Benevity notes the pandemic has shifted what this looks like with increased uptake in virtual volunteering over in-person activities, and cause categories such as human services, food security and employment seeing an initial increase in share of donations.

Overall, more than 500 companies and 450,000 of their people were quick to respond, despite economic uncertainty, driving $640 million in donations, 786,000 volunteer hours, 53,000 positive actions and 8,648 corporate grants to support 79,000 global causes in the initial eight weeks — between March 1 (just before the World Health Organization declared COVID-19 a global pandemic) and April 30.

“If there is a silver lining to the current challenges facing the world, it’s that we’re seeing unprecedented commitment from C-Suite executives and inspiring examples of courage, generosity and action from an increasing number of their people,” says Benevity founder and CEO Bryan de Lottinville.

“As a positive comment on the state of our society, I’m not surprised to see more companies embracing an authentic, grassroots approach to engaging their employees, customers and other stakeholders around a broader sense of purpose as it becomes a must-have in our new economy,” says Lottinville.

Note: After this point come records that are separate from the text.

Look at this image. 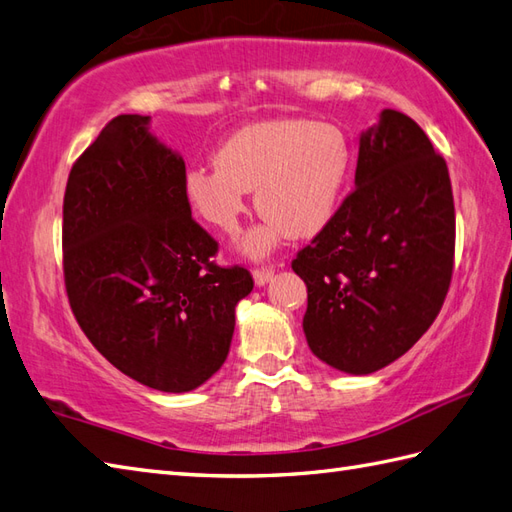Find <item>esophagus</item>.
<instances>
[{
    "label": "esophagus",
    "instance_id": "obj_1",
    "mask_svg": "<svg viewBox=\"0 0 512 512\" xmlns=\"http://www.w3.org/2000/svg\"><path fill=\"white\" fill-rule=\"evenodd\" d=\"M272 275H275V270L272 268H255L253 270V279H255V283L257 285H266L270 279H272Z\"/></svg>",
    "mask_w": 512,
    "mask_h": 512
}]
</instances>
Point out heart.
<instances>
[{"instance_id": "b5f03b06", "label": "heart", "mask_w": 512, "mask_h": 512, "mask_svg": "<svg viewBox=\"0 0 512 512\" xmlns=\"http://www.w3.org/2000/svg\"><path fill=\"white\" fill-rule=\"evenodd\" d=\"M218 168H189L183 192L196 216L235 235L248 211L246 192L264 224L248 233L244 251L264 257L281 237H312L336 216L353 170L347 133L331 122L270 120L248 124L216 152Z\"/></svg>"}]
</instances>
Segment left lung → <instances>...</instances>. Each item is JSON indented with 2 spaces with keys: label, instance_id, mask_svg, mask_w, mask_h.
Listing matches in <instances>:
<instances>
[{
  "label": "left lung",
  "instance_id": "1",
  "mask_svg": "<svg viewBox=\"0 0 512 512\" xmlns=\"http://www.w3.org/2000/svg\"><path fill=\"white\" fill-rule=\"evenodd\" d=\"M454 251L447 163L417 122L386 109L360 139L351 194L292 261L312 353L351 375L401 358L441 312Z\"/></svg>",
  "mask_w": 512,
  "mask_h": 512
}]
</instances>
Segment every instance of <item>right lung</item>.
<instances>
[{
  "label": "right lung",
  "instance_id": "obj_1",
  "mask_svg": "<svg viewBox=\"0 0 512 512\" xmlns=\"http://www.w3.org/2000/svg\"><path fill=\"white\" fill-rule=\"evenodd\" d=\"M146 115H117L80 154L63 200V275L80 329L135 382L187 392L229 355L244 266H218V242L192 218L185 161Z\"/></svg>",
  "mask_w": 512,
  "mask_h": 512
}]
</instances>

To support these companies and their people, Benevity created resources such as webinars, playbooks, templates, campaign kits and free offers to help volunteers engage their communities in doing good.

De Lottinville notes Benevity was also among those to lead by example with a COVID-19-public-donation-matching campaign that amplified the impact of more than 3,000 people across the globe who donated $2.3 million to 812 causes in need in under two weeks.

“A confluence of trends suggests that companies should be embracing a more holistic approach to corporate purpose,” he says, pointing to the recent Statement of Purpose of a Corporation by the Business Roundtable growing pressure from investors and consumers for companies to have a positive Environmental, Social and Governance (ESG) profile and new employee engagement opportunities built around pro-social actions.

“Together, we are learning what it takes to put ideas into action to make our companies and the world better in tangible and impactful ways.”